Jacob Frank Standiford (1852-?) was a photographer in Indian Territory. He was originally from what would become West Virginia, and part of his life was lived in Illinois and Kansas. In 1878, he moved to Muskogee, I.T. and received a permit from the Creek Nation to reside there. Because of this he frequently advertised himself as the only licensed photographer in Indian Territory. He maintained a studio and gallery in Muskogee.
In the 1880s, he returned to Kansas, and advertised himself as “The People’s Photographer” in Parsons. In 1886, he married Sarah E., and she joined him in his business. They were later joined by Standiford’s sister, Rachael.
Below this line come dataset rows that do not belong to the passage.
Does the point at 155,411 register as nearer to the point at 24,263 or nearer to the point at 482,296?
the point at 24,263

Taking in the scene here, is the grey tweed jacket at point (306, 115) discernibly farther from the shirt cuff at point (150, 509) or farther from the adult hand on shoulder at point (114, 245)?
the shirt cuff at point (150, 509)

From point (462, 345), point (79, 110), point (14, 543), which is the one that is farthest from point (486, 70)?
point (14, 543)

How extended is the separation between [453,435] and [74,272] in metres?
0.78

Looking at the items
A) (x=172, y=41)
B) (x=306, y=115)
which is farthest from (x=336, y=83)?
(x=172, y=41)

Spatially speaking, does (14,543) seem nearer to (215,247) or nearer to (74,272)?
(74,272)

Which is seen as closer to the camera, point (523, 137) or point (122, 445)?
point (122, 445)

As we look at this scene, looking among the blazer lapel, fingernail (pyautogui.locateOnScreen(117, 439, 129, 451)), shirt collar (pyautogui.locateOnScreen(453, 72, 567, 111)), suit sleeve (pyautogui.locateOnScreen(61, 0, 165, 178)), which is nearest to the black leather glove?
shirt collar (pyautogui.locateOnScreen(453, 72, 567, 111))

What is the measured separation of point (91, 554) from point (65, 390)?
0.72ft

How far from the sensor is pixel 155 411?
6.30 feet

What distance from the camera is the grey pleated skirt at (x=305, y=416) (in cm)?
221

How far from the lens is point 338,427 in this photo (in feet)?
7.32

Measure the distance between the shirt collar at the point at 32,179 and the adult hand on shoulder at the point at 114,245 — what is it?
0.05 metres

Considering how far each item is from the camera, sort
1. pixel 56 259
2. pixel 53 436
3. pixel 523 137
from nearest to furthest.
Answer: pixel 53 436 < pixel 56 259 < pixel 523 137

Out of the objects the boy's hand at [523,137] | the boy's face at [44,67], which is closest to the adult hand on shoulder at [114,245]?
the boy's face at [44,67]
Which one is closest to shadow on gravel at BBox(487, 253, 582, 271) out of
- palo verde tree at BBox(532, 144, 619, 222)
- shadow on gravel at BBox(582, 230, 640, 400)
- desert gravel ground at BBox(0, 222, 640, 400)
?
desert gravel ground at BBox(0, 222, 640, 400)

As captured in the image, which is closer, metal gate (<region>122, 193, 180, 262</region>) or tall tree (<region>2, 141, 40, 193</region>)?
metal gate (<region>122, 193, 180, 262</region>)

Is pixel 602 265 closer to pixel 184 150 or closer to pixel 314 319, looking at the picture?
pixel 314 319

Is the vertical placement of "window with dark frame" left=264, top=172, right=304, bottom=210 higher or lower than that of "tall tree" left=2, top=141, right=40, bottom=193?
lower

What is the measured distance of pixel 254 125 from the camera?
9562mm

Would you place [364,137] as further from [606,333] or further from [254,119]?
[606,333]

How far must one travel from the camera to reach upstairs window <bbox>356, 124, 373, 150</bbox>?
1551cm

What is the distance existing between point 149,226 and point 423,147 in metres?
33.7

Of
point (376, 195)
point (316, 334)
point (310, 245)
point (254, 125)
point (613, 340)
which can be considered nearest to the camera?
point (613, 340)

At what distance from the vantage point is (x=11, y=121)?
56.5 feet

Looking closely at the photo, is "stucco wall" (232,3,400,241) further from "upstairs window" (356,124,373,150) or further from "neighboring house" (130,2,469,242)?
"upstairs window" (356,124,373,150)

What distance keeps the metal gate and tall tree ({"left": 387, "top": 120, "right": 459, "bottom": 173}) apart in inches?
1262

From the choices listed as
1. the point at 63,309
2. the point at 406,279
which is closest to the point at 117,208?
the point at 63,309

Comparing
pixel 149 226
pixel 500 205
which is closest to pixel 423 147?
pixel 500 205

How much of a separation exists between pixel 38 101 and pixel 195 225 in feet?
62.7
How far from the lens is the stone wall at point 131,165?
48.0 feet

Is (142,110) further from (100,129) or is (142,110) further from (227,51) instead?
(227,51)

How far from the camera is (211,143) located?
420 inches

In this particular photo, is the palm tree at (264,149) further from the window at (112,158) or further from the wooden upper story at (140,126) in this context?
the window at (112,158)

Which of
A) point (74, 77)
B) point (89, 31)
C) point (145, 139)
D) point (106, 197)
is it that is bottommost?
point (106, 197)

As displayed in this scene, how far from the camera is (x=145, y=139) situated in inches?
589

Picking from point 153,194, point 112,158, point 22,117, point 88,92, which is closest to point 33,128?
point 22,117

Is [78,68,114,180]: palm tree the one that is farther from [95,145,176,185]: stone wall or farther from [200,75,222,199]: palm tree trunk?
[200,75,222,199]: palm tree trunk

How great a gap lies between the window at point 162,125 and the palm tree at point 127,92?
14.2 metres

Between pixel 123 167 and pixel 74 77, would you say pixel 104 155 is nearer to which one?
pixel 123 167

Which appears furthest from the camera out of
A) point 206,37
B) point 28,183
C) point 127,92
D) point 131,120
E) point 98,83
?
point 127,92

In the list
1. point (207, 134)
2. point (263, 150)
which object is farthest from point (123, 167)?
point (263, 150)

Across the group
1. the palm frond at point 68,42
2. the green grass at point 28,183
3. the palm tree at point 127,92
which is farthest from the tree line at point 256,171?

By 1888 he had returned to Muskogee. Standiford traveled over most of Indian Territory by wagon and shooting portraits in a tent studiovisiting such places as Eufaula, McAlester, Tahlequah, Vinita and Wagoner.
Standiford was also an inventor. In 1892 he applied for a patent on an electric retouching apparatus used for etching. He also invented a revolving printing room. In 1900 he received a patent for a multiplying camera and making multiple exposures on a single plate.
In 1893, he sold the business in Muskogee to Alice Robertson and moved to Ft. Scott, Bourbon County, Kansas. He died sometime after 1920.
The Standiford images in the collections are not from a single collection, but are gathered from other collections, notable the TU archives and the Papers of the Robertson and Worcester families.